Louis Trezevant Wigfall was, by nearly all accounts, an irascible sort, but one not unknown in South Carolina’s antebellum Edgefield District, which was a Wild West before there was a Wild West.
Born in Edgefield in 1816, Wigfall was born of into a planter family and attended South Carolina College and the University of Virginia, but breeding and education did little to mellow his countenance.
He was ardent proponent of the institution of slavery, and as a young man “he neglected his law practice for contentious politics that led him to wound a man in a duel (and be wounded himself) and to kill another during a quarrel,” according to the Texas State Historical Association.
Perhaps having worn out his welcome in the Palmetto State, Wigfall moved to Texas in 1846, almost instantly becoming active in Lone Star State politics, including “alerting” Texans to the dangers of abolition and the growing influence of non-slave states in the US Congress.
After several years in the Texas state legislature, Wigfall capitalized on the fear caused throughout the South by John Brown’s raid on Harper’s Ferry in 1859 and was elected to the US Senate that year.
He quickly gained a reputation as a leader among the “fire-eaters” – leading secessionists – taking his advocacy for slavery and against expanding the power of national government to the national stage.
Following Lincoln’s election to the presidency in 1860, Wigfall coauthored the “Southern Manifesto,” which stated that the Union was irretrievably broken and that the only hope for the South was independence.
“Wigfall helped foil efforts for compromise to save the Union and urged all slave states to secede,” according to the Texas State Historical Association.
He appears to have lacked the chivalric manners evident in other key Southern figures of the era, remaining in the US Senate after Texas seceded, spying on the Union, chiding northern senators, and raising and training troops in Maryland to send to South Carolina.

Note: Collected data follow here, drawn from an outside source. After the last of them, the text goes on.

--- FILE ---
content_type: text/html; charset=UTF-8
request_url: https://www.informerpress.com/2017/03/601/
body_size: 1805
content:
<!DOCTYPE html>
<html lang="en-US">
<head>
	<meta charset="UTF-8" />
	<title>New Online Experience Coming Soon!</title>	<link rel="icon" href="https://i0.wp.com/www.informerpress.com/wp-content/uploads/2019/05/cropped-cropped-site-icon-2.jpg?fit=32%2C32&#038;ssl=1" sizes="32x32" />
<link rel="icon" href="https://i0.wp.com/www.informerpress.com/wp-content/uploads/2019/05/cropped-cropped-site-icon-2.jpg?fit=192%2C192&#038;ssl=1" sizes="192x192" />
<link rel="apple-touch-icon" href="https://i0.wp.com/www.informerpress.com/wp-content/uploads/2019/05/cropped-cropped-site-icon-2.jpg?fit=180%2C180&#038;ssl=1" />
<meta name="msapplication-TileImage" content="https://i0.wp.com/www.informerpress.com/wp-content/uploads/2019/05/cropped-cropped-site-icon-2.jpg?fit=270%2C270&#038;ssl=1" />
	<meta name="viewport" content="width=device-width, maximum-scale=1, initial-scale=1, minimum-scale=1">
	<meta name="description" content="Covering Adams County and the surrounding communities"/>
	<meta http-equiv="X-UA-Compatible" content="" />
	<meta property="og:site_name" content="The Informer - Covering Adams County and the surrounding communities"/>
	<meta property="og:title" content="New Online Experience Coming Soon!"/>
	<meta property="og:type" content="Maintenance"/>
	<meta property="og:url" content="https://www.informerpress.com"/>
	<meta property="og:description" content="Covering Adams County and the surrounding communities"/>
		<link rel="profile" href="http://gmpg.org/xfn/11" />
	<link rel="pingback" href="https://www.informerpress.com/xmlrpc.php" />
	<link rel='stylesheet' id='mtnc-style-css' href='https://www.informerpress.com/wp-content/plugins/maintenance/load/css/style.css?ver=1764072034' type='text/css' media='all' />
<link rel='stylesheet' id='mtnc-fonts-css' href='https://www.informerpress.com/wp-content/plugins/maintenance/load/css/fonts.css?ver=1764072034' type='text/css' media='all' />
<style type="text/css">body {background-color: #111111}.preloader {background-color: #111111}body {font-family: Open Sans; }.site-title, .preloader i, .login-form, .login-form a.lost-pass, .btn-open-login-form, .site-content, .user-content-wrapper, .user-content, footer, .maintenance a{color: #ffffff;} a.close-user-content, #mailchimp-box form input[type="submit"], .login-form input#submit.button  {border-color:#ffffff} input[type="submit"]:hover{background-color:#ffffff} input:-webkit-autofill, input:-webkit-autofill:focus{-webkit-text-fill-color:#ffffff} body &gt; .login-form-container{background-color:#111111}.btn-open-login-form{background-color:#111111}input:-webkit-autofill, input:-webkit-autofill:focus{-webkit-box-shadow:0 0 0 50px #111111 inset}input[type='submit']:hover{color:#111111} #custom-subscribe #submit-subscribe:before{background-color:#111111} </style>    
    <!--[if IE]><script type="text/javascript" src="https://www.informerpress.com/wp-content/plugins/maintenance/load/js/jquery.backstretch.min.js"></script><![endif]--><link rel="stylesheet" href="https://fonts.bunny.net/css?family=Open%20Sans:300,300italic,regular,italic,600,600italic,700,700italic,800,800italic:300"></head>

Even while serving as a US senator, he took part in the Confederate bombardment of Fort Sumter by rowing out under fire and dictating unauthorized surrender terms to federal commander Robert Anderson.
He was finally expelled from the Senate in mid-1861. Later that year he became a Confederate officer and promoted to brigadier general before resigning from the army to take a seat in the Confederate Senate in 1862.
Initially, Wigfall supported Confederate President Jefferson Davis, but, perhaps not surprisingly, he quarreled with Davis before long.
During the last two years of the Confederacy Wigfall carried on public and private efforts to strip Davis of all influence.
He also blocked the creation of a Confederate Supreme Court, fearing Davis’ justices would interfere with states’ rights, according to the National Park Service.
Far from being a pragmatist, he opposed the arming of slaves and was willing to lose the war rather than admit that blacks were worthy of being soldiers.
Among his post-war activities was spending time in the United Kingdom, “where he tried to foment war between Britain and the United States, hoping to give the South an opportunity to rise again.”
As the small clipping from the Sept. 20, 1866, edition of Columbia Daily Phoenix makes clear, he had lost most, if not all of the stature may have once possessed.
Beneath an extract of a speech by Gen. William S. Hillyer about Gen. Ulysses S. Grant and next to a copy of a letter by Emperor Napoleon III of France to King Victor Emanuel of Italy is a tiny blurb that reads, “Ex-Senator Wigfall is in London, looking seedy.”
Wigfall, who returned to US in 1872, returned to Texas in 1874 and died in Galveston on Feb. 18, 1874.